**Instructions for the task**
Update the records from the line with "From detection(0, 215, 109, 267): green" to the line with "the horse's head at point 68,118, the" by changing "green grass" to "lawn", leaving all else unchanged. Give only those lines.

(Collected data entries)
— BEGIN —

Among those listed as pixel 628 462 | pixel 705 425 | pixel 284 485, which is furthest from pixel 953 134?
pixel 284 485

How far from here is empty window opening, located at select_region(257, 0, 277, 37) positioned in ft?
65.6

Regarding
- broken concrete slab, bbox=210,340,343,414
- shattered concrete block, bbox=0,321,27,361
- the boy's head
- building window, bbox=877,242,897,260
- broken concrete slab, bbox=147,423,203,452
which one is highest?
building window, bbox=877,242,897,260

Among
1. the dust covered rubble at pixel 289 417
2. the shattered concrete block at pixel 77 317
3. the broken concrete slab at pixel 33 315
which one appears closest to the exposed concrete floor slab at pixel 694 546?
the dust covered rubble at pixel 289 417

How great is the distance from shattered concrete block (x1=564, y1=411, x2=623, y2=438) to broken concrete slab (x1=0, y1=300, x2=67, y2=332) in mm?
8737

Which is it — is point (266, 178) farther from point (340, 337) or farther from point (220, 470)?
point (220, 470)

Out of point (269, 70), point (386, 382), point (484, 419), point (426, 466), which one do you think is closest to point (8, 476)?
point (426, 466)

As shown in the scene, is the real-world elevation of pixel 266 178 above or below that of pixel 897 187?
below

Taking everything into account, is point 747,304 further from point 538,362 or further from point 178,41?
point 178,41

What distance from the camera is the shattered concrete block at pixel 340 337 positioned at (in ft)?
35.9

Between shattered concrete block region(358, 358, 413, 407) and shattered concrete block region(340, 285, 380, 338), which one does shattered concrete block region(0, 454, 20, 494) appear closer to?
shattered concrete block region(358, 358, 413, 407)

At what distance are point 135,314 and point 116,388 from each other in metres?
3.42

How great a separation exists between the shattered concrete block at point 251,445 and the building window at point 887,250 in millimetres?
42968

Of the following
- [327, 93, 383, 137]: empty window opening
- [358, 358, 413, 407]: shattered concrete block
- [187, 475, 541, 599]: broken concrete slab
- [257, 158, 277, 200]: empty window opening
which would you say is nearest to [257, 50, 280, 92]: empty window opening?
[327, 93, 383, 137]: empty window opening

— END —
— BEGIN —

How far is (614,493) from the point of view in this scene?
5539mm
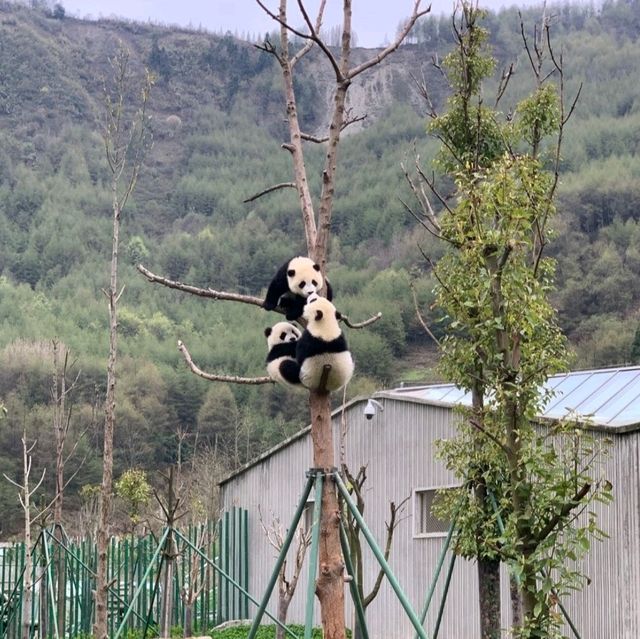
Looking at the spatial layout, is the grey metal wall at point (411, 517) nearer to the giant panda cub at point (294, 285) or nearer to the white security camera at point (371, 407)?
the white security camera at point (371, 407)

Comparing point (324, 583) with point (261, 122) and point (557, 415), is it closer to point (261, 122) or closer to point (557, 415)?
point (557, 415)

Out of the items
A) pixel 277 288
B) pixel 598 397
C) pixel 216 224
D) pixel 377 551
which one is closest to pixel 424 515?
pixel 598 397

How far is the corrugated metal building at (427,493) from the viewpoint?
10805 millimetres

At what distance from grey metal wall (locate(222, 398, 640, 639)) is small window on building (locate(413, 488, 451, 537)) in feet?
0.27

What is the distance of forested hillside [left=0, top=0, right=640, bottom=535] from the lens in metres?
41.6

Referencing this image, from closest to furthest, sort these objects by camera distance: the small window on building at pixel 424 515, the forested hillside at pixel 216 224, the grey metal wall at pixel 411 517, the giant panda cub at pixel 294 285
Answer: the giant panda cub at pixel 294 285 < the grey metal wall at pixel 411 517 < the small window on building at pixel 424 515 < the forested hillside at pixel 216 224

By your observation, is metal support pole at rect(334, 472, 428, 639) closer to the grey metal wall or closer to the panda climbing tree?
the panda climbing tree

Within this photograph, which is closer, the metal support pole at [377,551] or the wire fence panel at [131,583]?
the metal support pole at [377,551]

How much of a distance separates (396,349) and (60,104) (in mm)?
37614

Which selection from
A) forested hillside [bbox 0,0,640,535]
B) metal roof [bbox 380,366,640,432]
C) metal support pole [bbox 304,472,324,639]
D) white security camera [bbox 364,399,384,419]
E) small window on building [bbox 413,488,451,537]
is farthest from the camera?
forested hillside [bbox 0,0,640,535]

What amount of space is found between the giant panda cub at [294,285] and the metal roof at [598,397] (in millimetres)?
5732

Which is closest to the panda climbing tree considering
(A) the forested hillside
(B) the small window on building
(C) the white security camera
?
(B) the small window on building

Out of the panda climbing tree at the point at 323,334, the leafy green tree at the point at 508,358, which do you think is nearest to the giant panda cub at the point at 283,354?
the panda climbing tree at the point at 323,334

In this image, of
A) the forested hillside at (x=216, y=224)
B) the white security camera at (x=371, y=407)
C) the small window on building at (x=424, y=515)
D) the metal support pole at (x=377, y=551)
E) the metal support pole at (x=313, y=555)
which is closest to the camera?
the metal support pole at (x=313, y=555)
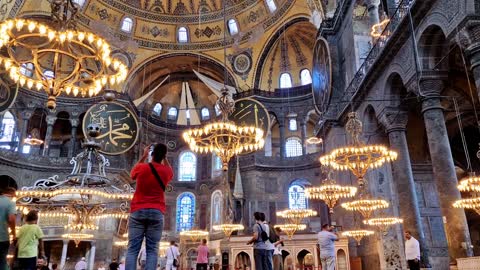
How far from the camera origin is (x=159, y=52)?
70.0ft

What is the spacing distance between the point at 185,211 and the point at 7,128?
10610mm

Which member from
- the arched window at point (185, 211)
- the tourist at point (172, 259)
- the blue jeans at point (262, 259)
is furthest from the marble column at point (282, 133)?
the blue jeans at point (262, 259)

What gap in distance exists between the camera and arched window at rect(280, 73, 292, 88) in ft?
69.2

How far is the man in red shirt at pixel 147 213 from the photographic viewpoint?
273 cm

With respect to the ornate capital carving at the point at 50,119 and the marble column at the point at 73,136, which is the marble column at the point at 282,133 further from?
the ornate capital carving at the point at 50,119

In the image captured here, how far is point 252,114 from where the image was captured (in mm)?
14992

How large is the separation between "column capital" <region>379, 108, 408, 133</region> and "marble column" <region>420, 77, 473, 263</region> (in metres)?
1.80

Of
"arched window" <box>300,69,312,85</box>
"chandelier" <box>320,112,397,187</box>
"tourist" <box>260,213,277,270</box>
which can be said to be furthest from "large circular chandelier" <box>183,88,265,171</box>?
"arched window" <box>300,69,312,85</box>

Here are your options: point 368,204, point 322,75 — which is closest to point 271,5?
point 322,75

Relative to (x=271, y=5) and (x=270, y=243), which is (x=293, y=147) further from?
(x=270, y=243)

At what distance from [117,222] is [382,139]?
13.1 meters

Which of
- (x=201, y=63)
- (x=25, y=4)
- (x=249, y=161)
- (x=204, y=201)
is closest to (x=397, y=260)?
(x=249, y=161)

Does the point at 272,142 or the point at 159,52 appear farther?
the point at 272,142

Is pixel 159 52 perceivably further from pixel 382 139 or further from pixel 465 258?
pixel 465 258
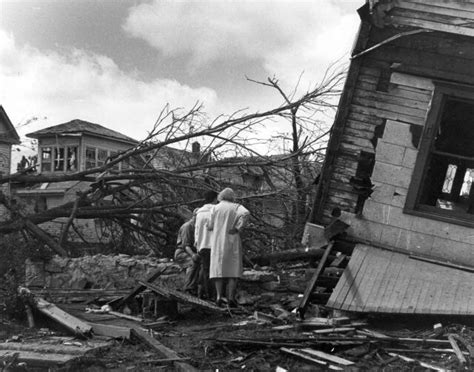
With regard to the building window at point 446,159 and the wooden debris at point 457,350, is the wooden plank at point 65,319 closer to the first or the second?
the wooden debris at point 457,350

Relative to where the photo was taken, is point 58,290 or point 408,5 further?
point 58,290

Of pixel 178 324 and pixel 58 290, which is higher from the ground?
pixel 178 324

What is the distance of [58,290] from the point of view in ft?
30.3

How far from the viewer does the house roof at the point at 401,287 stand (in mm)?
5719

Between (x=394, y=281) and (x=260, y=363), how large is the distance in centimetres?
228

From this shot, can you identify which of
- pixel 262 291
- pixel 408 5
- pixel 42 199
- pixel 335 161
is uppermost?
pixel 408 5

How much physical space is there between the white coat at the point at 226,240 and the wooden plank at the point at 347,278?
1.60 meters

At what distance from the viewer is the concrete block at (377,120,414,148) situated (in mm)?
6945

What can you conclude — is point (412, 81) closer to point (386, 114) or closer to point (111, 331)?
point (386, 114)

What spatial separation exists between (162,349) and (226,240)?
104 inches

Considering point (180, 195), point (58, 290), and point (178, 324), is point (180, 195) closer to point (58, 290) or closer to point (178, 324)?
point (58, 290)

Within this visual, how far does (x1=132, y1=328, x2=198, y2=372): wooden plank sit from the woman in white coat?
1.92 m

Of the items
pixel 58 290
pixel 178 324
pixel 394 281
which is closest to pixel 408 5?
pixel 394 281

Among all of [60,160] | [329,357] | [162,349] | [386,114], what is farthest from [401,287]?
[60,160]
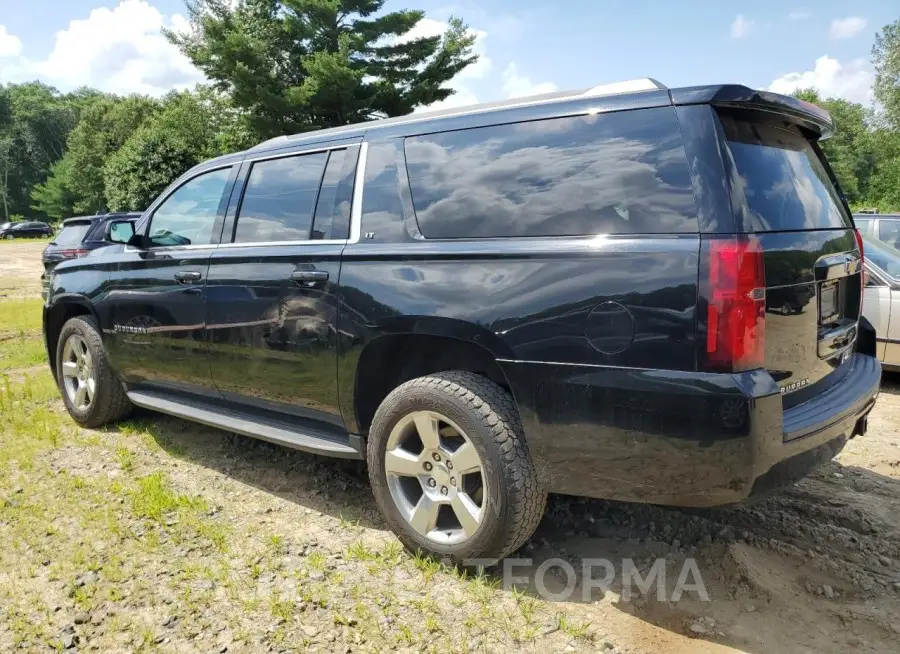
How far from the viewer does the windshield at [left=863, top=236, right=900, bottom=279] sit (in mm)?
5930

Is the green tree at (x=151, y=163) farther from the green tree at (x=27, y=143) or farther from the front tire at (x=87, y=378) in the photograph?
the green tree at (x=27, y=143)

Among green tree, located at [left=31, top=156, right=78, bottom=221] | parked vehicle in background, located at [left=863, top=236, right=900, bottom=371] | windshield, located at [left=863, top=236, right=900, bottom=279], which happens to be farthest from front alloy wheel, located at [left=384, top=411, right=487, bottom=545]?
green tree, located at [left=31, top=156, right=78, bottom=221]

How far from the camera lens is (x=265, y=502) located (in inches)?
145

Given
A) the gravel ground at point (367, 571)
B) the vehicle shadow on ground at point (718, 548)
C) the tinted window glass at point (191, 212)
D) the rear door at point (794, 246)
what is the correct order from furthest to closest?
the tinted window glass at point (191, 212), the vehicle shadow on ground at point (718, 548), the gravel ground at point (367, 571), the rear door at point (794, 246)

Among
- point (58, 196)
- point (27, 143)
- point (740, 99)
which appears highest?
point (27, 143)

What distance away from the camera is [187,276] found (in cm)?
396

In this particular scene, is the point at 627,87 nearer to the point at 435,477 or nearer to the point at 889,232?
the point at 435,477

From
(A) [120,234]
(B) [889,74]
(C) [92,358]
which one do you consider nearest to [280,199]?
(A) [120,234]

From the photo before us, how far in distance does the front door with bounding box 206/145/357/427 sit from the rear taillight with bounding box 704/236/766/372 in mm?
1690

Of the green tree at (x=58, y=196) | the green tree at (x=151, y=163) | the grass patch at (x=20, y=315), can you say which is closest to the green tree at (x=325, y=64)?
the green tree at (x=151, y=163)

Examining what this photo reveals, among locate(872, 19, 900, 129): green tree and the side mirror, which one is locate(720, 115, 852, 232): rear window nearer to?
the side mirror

— END —
— BEGIN —

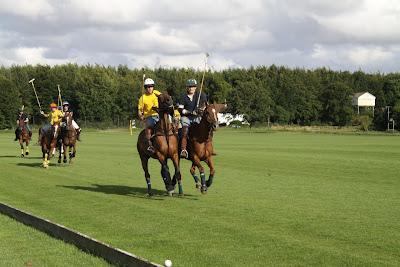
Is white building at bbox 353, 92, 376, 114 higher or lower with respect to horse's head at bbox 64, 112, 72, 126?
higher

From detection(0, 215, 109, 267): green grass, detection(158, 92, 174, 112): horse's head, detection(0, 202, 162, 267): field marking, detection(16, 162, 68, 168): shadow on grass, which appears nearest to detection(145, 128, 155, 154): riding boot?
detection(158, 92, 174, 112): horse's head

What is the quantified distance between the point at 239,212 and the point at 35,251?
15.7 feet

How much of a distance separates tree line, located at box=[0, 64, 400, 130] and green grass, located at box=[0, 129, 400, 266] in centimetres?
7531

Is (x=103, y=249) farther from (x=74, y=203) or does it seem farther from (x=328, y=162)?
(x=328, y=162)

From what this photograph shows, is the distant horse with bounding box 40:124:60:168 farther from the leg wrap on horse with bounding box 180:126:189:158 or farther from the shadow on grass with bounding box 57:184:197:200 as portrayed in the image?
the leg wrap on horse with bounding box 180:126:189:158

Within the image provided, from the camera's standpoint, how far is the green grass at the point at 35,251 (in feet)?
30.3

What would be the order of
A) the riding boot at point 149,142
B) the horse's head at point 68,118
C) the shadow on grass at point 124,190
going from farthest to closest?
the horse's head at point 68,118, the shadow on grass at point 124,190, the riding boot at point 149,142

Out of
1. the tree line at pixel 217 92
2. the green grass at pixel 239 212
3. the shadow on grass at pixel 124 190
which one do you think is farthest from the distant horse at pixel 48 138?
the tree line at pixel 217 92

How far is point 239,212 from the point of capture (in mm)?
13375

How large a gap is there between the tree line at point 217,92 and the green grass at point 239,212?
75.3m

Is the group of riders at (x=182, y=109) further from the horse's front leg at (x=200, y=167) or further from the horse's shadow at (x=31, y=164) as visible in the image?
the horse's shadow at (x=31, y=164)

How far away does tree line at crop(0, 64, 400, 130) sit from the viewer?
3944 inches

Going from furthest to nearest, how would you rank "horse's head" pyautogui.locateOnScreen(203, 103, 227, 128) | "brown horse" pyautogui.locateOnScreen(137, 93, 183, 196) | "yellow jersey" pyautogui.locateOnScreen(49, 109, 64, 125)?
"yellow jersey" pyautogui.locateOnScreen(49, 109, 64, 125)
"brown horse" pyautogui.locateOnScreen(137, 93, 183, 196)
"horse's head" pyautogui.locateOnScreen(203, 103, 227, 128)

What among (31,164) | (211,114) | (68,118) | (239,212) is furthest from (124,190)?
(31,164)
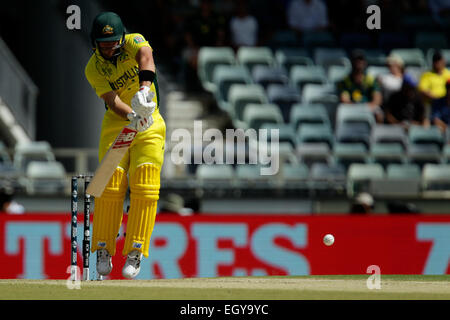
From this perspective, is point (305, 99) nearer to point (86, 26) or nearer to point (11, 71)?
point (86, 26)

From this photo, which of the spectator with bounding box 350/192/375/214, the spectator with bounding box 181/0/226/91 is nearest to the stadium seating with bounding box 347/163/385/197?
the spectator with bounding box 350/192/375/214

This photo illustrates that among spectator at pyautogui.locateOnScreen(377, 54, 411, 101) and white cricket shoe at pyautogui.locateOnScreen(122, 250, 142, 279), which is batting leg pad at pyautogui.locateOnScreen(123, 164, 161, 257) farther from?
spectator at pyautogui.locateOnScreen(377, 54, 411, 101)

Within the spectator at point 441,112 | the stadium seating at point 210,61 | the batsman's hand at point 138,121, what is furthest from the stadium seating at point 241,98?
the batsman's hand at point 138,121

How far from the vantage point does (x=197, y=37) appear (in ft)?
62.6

— END —

**Task response**
From detection(0, 215, 109, 267): lawn, detection(158, 92, 174, 112): horse's head, detection(0, 202, 162, 267): field marking, detection(16, 162, 68, 168): shadow on grass, which appears nearest to detection(145, 128, 155, 154): riding boot?
detection(158, 92, 174, 112): horse's head

What is the quantified distance between the point at 239,212 and the point at 35,251?
15.7 feet

How much of a distance separates tree line, located at box=[0, 64, 400, 130] and lawn, located at box=[0, 129, 400, 266] in centimetres?
7531

Is (x=103, y=249) farther from (x=74, y=203) or does it seem farther from (x=328, y=162)?
(x=328, y=162)

From what this photograph shows, is the distant horse with bounding box 40:124:60:168 farther from the leg wrap on horse with bounding box 180:126:189:158 or farther from the shadow on grass with bounding box 57:184:197:200 as portrayed in the image?
the leg wrap on horse with bounding box 180:126:189:158

Within the image provided, from the camera's standpoint, how far is the lawn at the point at 35,251 (in feet)?
30.3

What would be the order of
A) the riding boot at point 149,142
B) the horse's head at point 68,118
C) the shadow on grass at point 124,190
going from farthest to closest?
the horse's head at point 68,118, the shadow on grass at point 124,190, the riding boot at point 149,142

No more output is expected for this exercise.